[Raw records]
--- Begin ---

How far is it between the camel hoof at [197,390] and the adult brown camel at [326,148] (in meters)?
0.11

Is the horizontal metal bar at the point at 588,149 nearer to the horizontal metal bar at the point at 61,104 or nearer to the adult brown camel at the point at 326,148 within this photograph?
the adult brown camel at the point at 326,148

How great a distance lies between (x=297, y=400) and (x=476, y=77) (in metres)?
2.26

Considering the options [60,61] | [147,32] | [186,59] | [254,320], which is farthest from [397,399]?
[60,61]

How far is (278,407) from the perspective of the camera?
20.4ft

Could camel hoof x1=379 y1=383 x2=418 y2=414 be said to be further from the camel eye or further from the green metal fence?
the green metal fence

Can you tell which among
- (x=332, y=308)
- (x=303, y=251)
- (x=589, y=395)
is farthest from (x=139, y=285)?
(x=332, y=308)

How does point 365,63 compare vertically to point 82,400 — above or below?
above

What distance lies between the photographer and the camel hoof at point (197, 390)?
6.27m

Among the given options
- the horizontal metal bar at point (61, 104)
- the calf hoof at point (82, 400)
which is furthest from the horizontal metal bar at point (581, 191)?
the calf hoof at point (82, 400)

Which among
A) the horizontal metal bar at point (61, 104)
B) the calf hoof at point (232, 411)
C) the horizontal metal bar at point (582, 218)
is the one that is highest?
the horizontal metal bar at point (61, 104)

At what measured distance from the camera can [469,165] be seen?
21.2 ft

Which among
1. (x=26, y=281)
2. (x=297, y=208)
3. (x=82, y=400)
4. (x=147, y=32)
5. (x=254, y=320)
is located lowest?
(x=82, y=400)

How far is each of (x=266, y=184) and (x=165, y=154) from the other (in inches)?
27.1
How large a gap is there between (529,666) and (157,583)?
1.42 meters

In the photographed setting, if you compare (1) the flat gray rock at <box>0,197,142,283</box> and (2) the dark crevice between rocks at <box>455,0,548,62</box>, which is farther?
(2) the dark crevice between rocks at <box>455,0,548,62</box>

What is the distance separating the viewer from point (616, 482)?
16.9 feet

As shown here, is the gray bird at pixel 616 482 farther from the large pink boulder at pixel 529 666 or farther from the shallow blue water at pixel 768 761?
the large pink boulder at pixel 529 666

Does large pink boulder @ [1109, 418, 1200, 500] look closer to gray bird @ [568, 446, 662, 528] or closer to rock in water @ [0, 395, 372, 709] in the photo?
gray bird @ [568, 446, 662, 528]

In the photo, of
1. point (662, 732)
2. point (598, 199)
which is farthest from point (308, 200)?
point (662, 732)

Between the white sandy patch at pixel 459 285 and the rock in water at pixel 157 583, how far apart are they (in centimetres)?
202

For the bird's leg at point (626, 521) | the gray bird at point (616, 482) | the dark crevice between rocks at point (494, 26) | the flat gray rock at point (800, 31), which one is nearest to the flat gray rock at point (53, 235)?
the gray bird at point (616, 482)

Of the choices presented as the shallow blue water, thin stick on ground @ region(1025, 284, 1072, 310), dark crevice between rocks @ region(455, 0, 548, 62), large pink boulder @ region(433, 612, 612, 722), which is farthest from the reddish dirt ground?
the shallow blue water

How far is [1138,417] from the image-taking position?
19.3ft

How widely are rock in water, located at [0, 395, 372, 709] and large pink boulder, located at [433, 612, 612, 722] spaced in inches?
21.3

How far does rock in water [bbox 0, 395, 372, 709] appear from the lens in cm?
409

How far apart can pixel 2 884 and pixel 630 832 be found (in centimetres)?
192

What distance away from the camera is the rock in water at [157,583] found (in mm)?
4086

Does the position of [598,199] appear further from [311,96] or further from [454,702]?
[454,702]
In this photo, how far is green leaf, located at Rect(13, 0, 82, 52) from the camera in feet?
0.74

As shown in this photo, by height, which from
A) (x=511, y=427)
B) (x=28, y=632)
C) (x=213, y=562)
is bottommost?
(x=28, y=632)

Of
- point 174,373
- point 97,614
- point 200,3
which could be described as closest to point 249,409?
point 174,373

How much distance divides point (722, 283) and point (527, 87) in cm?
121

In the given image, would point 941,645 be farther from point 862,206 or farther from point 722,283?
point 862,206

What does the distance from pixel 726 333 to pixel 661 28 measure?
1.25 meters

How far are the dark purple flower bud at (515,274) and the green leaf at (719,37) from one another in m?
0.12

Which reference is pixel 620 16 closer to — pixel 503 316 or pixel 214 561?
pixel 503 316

--- End ---

• What is needed: Rewrite all the records above, replacing each occurrence of "photographer" with "camera operator" and leaving everything else unchanged.

• Output for this task:
How far is it between the camel hoof at [197,390] and the adult brown camel at [326,148] (in meters)?
0.11

Is the horizontal metal bar at the point at 588,149 nearer to the horizontal metal bar at the point at 61,104 or nearer to the adult brown camel at the point at 326,148 within this photograph?
the adult brown camel at the point at 326,148

How great a distance lies between (x=297, y=400) and (x=476, y=77) (in metres)?
2.26

Considering the options [60,61] | [147,32] | [186,59] | [254,320], which is farthest from [397,399]?
[60,61]

How far is (278,407) from the perspective of the camera?
20.4ft

Could camel hoof x1=379 y1=383 x2=418 y2=414 be said to be further from the camel eye or further from the green metal fence?
the green metal fence

Can you tell which among
- (x=332, y=308)
- (x=303, y=251)
- (x=589, y=395)
is farthest from (x=139, y=285)?
(x=332, y=308)

How does point 365,63 compare vertically to point 82,400 — above or below?
above

What distance lies between the camera operator and the camel hoof at point (197, 390)?
6.27m

Among the given options
- the horizontal metal bar at point (61, 104)
- the calf hoof at point (82, 400)
which is furthest from the horizontal metal bar at point (581, 191)?
the calf hoof at point (82, 400)

Which among
A) the horizontal metal bar at point (61, 104)
B) the calf hoof at point (232, 411)
C) the horizontal metal bar at point (582, 218)
is the one that is highest?
the horizontal metal bar at point (61, 104)

At what measured distance from the camera can [469,165] be seen?
21.2 ft

Which among
1. (x=26, y=281)
2. (x=297, y=208)
3. (x=82, y=400)
4. (x=147, y=32)
5. (x=254, y=320)
is located lowest?
(x=82, y=400)

How far is each of (x=266, y=184) and (x=165, y=154) from the other (in inches)?
27.1
How large a gap is there between (529,666) and (157,583)?
1.42 meters

In the photographed setting, if you compare (1) the flat gray rock at <box>0,197,142,283</box> and (2) the dark crevice between rocks at <box>455,0,548,62</box>, which is farther?
(2) the dark crevice between rocks at <box>455,0,548,62</box>

What is the distance separating the viewer from point (616, 482)?
16.9 feet

As shown here, is the gray bird at pixel 616 482 farther from the large pink boulder at pixel 529 666 or farther from the shallow blue water at pixel 768 761?
the large pink boulder at pixel 529 666

Does large pink boulder @ [1109, 418, 1200, 500] look closer to gray bird @ [568, 446, 662, 528] or closer to rock in water @ [0, 395, 372, 709] in the photo?
gray bird @ [568, 446, 662, 528]

In the photo, of
1. point (662, 732)
2. point (598, 199)
which is farthest from point (308, 200)?
point (662, 732)

Between the white sandy patch at pixel 459 285 and the rock in water at pixel 157 583, how far apart are they (in centimetres)?
202

For the bird's leg at point (626, 521) | the gray bird at point (616, 482) | the dark crevice between rocks at point (494, 26) | the flat gray rock at point (800, 31), which one is nearest to the flat gray rock at point (53, 235)?
the gray bird at point (616, 482)

Of the choices presented as the shallow blue water, thin stick on ground @ region(1025, 284, 1072, 310), dark crevice between rocks @ region(455, 0, 548, 62), large pink boulder @ region(433, 612, 612, 722), which is farthest from the reddish dirt ground?
the shallow blue water

How far is [1138,417] from the image-taking position?
19.3ft

How widely are rock in water, located at [0, 395, 372, 709] and large pink boulder, located at [433, 612, 612, 722] spaced in inches?
21.3

How far does rock in water [bbox 0, 395, 372, 709] appear from the lens in cm?
409

How far apart can pixel 2 884 and pixel 630 832 be found (in centimetres)?
192

What distance away from the camera is the rock in water at [157,583] found (in mm)?
4086

Does the position of [598,199] appear further from [311,96] or further from [454,702]?
[454,702]
In this photo, how far is green leaf, located at Rect(13, 0, 82, 52) from the camera in feet?
0.74

As shown in this photo, by height, which from
A) (x=511, y=427)
B) (x=28, y=632)
C) (x=213, y=562)
is bottommost?
(x=28, y=632)

Of
- point 174,373
- point 97,614
- point 200,3
which could be described as closest to point 249,409?
point 174,373

How much distance divides point (722, 283) and point (527, 87) in cm?
121

In the given image, would point 941,645 be farther from point 862,206 or farther from point 722,283?
point 862,206

What does the distance from pixel 726 333 to pixel 661 28 measure?
1.25 meters

How far are the dark purple flower bud at (515,274) and the green leaf at (719,37) from one another in m?
0.12

Which reference is pixel 620 16 closer to — pixel 503 316 or pixel 214 561?
pixel 503 316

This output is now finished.